:: Document ::
Key Takeaways
- Consistent monthly revenue (typically $15,000+/month) is the single most important qualification factor
- Valid work authorization (EAD) is required — the type of EAD matters less than its validity
- 6+ months of business bank account history is the standard minimum for most private lenders
- Business EIN (not personal ITIN) is required to identify the business entity
- Existing debt obligations and UCC liens are reviewed — excessive stacking is a disqualifier
Private lenders like Bankable Funds evaluate non-citizen business loan applications on business fundamentals — not citizenship. Understanding exactly what lenders look for helps non-citizen entrepreneurs prepare stronger applications and understand why certain applications are approved or declined.
Factor 1: Business Revenue — The Primary Criterion
Revenue is the single most important factor in a non-citizen business loan application. Private lenders using revenue-based underwriting care about:
- Monthly revenue level: Most private lenders require $10,000–$20,000 minimum monthly revenue. Bankable's threshold is typically $15,000+/month
- Revenue consistency: Lenders prefer consistent monthly revenue over highly erratic patterns. Seasonal businesses must demonstrate clear seasonal patterns, not chaotic volatility
- Revenue trend: Growing revenue is more favorable than declining or flat revenue. A business growing 10%+ month-over-month is a strong candidate
- Revenue concentration: Heavy dependence on one client (more than 50% of revenue) is a risk factor — losing that client would severely impact repayment
Factor 2: Work Authorization (EAD)
:::
:: Data provided ::
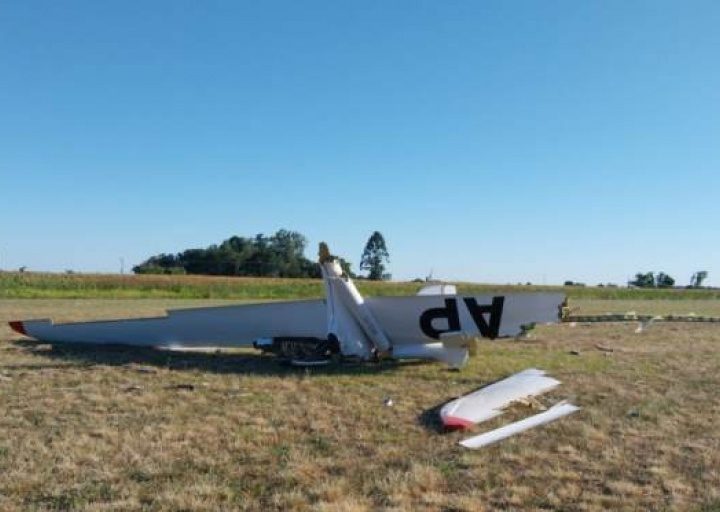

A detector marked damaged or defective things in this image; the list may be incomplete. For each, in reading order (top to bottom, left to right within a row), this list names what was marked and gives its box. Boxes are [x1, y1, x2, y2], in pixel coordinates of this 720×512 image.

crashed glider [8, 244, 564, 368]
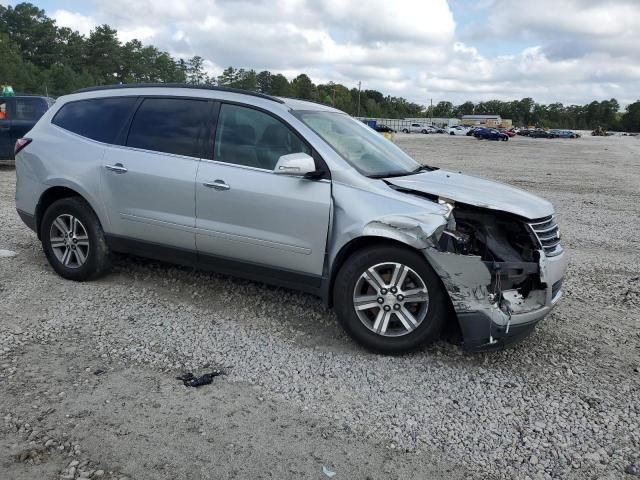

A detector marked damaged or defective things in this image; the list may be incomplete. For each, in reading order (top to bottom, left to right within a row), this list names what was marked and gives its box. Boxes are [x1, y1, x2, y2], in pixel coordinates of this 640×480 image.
:::
■ **Directions for this task**
Pick up the article on business loan requirements for non-citizens right after its last line, the "Factor 2: Work Authorization (EAD)" heading, and keep writing it. The material that comes after the text on business loans for non-citizens was taken from a different source.

■ **Output**
Valid work authorization is required. Lenders check:
- EAD expiration date — must be valid at time of application and ideally for several months beyond funding
- EAD category — indicates what type of status the holder has. Most EAD categories are acceptable
- EAD photo match — verification that the EAD belongs to the applicant
If your EAD is expiring soon, renew it before applying. An expired EAD at any point during the advance period creates complications.
Factor 3: Business Bank Account History
Bank statements are the primary evidence of revenue and business legitimacy. Lenders look for:
- Business name on the account (must match your LLC/corporation name)
- EIN associated with the account
- 6+ months of continuous activity
- Regular revenue deposits (consistent with the business type)
- No systematic overdrafts (occasional are acceptable)
- No evidence of account closure or bank restrictions
Factor 4: Time in Business
Most private lenders require a minimum of 6 months of business operation. Lenders look at:
- Business formation date vs. application date
- When meaningful revenue began (some businesses form but don't generate revenue for several months)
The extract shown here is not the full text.